The challenge for peer organisations:
Just as the door is open for everybody to be involved in the decision-making processes, the door is also very much open for everybody’s patterns, which may be destructive to Co-Counsellors who work for Co-Counselling and so to the organisation itself.

  • If the organisation doesn’t want to lose its active people - who are scarce in Co-Counselling anyway- it needs to provide protection against these harmful patterns.
  • On the other hand the active volunteers need to be kept accountable to the other members of the network. So methods of challenging them in an open, safe and responsible way need to be devised.

Patterns around making commitments

Apart from these four unproductive patterns Co-Counsellors can have other difficulties around making commitments. People like to show their willingness and make a good impression by taking on jobs. The line that ‘Everybody is in charge of their own lives’ seems to encourage Co-Counsellors to break their commitments almost as easily as they take them on. Sometimes they don’t even respect the need of others to be informed of their change of mind!

The challenges:

  • to operate with commitments which are not fulfilled
  • to create a culture that values & encourages realistic commitments that can be honoured.

5. Most Co-Counsellors have a limited and fragmented awareness of Co-Counselling

New people come into Co-Counselling continuously. During Fundamentals, understandably they explore the basic skills for sessions and gain some insight into the Co-Counselling culture. There is little time to highlight the vast richness and historical variety of Co-Counselling or to acquire insights into how the peership organisation has been developing. There is almost no literature about the CCiS, its history and its organisation. So it is not amazing that most (new) Scottish Co-Counsellors don’t know why we decided in 1992 on "Scottish" instead of "Small & Local", on the objective of "the highest possible Quality", and on "Network instead of Community".

Some of the challenges

  • Clarifying to Co-Counsellors how many opportunities Co-Counselling has to offer.
  • Making the previous experiences and insights available, so that people can make their own informed choices and decisions, and that re-inventing the organising wheel again and again is minimised as much as possible.

6. Physical restrictions of peership

Experience shows that only groups of 6 (8 under the most optimum conditions) are able to run themselves purely as a peer group i.e. without any appointed facilitator. The condition for success is that each group member is equally distress free, knowledgeable and able to manage a group process. The reason for this is that the bigger the group, the more information needs to be processed and negotiated by each member.

Thus in Co-Counselling even small peer groups often work with an appointed facilitator and because of the peership principle rotate the facilitation.

Although peership logically dispenses with the cult of the personal leader, it can’t dispense certain activities and functions of leadership, for example focusing meetings, creating directions, co-ordinating activities and encouraging the available volunteering manpower. These are all vital and necessary processes in any organisation.

The bigger and more heterogeneous the groups are, the more complicated these processes become.

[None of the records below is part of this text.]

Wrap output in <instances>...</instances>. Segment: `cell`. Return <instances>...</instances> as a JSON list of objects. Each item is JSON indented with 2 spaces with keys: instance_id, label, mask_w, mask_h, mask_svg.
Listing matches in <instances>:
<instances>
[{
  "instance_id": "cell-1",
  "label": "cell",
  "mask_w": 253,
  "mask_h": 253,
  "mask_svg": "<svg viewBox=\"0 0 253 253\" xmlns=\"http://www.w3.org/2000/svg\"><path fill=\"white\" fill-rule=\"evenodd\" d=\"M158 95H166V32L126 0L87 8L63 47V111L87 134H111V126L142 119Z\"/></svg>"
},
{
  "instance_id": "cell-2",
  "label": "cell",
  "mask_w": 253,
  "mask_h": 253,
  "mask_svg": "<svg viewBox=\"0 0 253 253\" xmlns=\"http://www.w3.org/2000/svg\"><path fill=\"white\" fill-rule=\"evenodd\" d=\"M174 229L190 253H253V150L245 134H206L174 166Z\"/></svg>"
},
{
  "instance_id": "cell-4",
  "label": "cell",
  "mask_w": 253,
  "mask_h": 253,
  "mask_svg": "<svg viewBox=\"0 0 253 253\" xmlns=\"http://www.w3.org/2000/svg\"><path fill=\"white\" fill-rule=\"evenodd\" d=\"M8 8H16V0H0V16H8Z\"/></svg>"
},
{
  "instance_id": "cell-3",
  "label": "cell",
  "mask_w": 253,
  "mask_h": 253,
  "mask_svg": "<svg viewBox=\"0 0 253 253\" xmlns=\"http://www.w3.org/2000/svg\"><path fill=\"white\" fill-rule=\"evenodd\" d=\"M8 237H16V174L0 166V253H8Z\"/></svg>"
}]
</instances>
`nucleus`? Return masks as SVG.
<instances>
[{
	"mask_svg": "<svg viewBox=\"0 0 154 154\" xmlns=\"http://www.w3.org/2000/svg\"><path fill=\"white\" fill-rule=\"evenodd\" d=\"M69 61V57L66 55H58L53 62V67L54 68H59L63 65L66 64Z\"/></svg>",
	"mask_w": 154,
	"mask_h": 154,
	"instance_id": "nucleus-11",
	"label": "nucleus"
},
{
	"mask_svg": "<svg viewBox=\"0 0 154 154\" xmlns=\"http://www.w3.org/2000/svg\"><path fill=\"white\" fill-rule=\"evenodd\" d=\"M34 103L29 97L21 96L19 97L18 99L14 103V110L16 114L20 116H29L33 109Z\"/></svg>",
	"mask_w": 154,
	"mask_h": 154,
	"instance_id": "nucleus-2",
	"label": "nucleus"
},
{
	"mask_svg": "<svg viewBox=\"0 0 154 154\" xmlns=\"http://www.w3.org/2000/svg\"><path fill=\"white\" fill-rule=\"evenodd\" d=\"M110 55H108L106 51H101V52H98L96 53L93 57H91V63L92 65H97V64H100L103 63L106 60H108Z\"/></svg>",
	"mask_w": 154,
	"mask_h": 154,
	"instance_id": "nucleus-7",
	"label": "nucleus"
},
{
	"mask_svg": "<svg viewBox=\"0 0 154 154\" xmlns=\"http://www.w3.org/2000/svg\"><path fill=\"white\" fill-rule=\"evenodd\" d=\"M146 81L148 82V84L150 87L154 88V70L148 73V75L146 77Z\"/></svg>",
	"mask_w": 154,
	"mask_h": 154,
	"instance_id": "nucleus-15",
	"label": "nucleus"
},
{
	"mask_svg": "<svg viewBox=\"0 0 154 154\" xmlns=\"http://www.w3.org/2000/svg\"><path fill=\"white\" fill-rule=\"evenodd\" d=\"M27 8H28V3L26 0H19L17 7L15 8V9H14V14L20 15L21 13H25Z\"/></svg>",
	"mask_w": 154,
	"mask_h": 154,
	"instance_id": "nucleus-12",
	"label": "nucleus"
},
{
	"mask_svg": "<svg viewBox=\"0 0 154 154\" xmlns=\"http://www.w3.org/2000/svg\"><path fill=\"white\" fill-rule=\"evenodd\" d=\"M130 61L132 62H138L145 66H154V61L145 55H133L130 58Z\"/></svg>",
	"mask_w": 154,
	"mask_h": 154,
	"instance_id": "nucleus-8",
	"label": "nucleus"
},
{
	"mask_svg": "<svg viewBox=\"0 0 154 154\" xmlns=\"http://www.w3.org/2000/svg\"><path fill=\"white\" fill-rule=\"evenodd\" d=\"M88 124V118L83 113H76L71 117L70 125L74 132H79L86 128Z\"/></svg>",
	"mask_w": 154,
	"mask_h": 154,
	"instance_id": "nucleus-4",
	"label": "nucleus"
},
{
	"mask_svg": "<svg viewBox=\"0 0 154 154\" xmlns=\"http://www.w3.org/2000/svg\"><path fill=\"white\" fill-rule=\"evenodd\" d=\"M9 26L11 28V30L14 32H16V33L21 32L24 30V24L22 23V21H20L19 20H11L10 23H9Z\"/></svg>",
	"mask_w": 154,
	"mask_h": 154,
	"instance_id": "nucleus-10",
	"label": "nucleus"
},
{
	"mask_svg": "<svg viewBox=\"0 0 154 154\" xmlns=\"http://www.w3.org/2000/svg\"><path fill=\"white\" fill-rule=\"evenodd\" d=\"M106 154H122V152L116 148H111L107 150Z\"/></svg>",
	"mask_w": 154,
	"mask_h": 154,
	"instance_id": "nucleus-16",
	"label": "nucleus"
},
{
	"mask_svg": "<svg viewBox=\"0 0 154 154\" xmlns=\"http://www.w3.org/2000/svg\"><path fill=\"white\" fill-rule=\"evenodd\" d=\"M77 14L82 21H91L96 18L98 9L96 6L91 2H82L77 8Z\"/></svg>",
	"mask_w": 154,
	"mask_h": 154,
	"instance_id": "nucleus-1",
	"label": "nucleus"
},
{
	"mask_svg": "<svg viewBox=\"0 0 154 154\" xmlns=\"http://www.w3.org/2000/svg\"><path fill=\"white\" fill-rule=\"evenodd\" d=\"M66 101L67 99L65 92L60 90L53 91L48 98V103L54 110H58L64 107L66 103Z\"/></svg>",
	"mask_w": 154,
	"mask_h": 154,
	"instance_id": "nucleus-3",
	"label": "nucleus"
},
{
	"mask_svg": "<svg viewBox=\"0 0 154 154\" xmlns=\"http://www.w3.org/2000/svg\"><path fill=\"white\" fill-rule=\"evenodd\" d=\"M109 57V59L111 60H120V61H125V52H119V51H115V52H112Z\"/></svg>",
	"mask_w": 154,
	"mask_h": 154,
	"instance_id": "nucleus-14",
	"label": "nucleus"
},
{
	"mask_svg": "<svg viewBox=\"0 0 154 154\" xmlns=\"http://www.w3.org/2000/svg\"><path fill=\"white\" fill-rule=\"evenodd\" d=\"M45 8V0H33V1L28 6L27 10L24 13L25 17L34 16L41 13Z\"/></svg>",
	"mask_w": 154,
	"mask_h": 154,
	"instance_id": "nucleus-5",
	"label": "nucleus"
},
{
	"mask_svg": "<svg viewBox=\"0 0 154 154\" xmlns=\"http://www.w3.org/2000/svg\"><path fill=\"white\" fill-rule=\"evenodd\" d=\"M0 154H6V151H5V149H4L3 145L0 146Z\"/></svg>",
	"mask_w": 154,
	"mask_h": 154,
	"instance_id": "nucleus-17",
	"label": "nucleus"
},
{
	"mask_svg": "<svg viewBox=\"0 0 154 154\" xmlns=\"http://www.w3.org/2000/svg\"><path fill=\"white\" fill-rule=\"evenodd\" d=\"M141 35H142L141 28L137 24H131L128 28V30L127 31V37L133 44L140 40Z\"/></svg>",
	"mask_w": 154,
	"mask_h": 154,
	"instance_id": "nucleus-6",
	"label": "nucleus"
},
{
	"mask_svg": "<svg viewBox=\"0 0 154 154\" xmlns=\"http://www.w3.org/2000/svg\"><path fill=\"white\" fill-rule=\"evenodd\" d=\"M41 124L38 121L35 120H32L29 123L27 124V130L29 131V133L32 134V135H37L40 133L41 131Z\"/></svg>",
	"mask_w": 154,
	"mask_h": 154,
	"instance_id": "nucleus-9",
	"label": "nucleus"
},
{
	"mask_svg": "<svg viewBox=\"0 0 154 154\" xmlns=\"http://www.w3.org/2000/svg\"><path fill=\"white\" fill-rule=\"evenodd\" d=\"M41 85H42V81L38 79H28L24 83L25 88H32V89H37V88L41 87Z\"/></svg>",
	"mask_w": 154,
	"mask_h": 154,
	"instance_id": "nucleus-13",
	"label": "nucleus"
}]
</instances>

That means that somebody who is able to facilitate a support-group evening may not necessarily be able to facilitate workshops, or to see a business meeting through from start to finish, including the preparation, the meeting itself and its aftermath.

Challenges

  • As the quality of the facilitation is crucial for the results, how can Co-Counsellors be encouraged to become good facilitators?
  • How can facilitation in the network be organised in such a way that everybody can feel in control of the decision making process?